-- Text shown --
I spent some time looking for recent Laptops that will support running Ubuntu out of the box and I could only find a handful. I would have thought with Ubuntu being around for a long time it would be much more universal. So there musnt be many end users in the work environment using Linux as their OS.

So where is Linux used in the “industry”. I’m thinking most Sys Admin types will use it but anything else? Is there anywhere I can go to see where in business Linux is actually used?
 
We've got a mixture here.

Server side it's predominantly infrastructure, so mail gateways and web servers running Postfix and LAMP stack. Our application is PostGreSQL based as well, so we've got a couple of DB servers out there too. Preferred distro is Debian.

Desktop we've got a couple of users who also use Debian based distros, but they're slowly moving to Windows to take advantage of collaboration tools and running their distros as development VMs locally.

Then on the testing and assurance side we've got a host of distros (Mint, Ubuntu, CentOS etc) for bug finding and QA. Oh and a couple of build hosts.
 
Not business, but University Computer Science department here. With few exceptions every PC runs Linux (Fedora mostly, some Ubuntu). Getting half-decent with the terminal is essential.

Why learn Linux? This is coming off a thread I was following in the careers section.

I spent some time looking for recent Laptops that will support running Ubuntu out of the box and I could only find a handful. I would have thought with Ubuntu being around for a long time it would be much more universal. So there musnt be many end users in the work environment using Linux as their OS.

So where is Linux used in the “industry”. I’m thinking most Sys Admin types will use it but anything else? Is there anywhere I can go to see where in business Linux is actually used?

-- Instructions to follow --
Translate this sentence from the Linux discussion into Spanish: "Our application is PostGreSQL based as well, so we've got a couple of DB servers out there too." The data that follows is separate material and is unrelated to the discussion of Linux.

-- Source material --
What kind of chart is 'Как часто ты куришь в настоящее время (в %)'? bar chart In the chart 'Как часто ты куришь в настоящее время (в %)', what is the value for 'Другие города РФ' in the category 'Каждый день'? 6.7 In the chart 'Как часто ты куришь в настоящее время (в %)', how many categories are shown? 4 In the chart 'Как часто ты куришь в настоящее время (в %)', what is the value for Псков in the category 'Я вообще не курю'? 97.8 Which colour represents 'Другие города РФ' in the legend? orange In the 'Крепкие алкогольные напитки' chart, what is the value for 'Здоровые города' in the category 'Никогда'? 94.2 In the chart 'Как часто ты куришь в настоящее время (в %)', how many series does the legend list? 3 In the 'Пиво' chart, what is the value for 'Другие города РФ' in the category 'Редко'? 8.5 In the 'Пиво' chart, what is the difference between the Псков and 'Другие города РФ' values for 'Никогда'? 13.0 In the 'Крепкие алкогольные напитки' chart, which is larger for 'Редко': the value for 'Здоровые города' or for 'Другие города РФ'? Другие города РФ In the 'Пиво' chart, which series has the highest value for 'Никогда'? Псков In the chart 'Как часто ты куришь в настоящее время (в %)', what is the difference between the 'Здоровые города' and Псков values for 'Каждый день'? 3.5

-- Solution to the problem --
Nuestra aplicación también está basada en PostGreSQL, así que también tenemos un par de servidores de bases de datos en funcionamiento.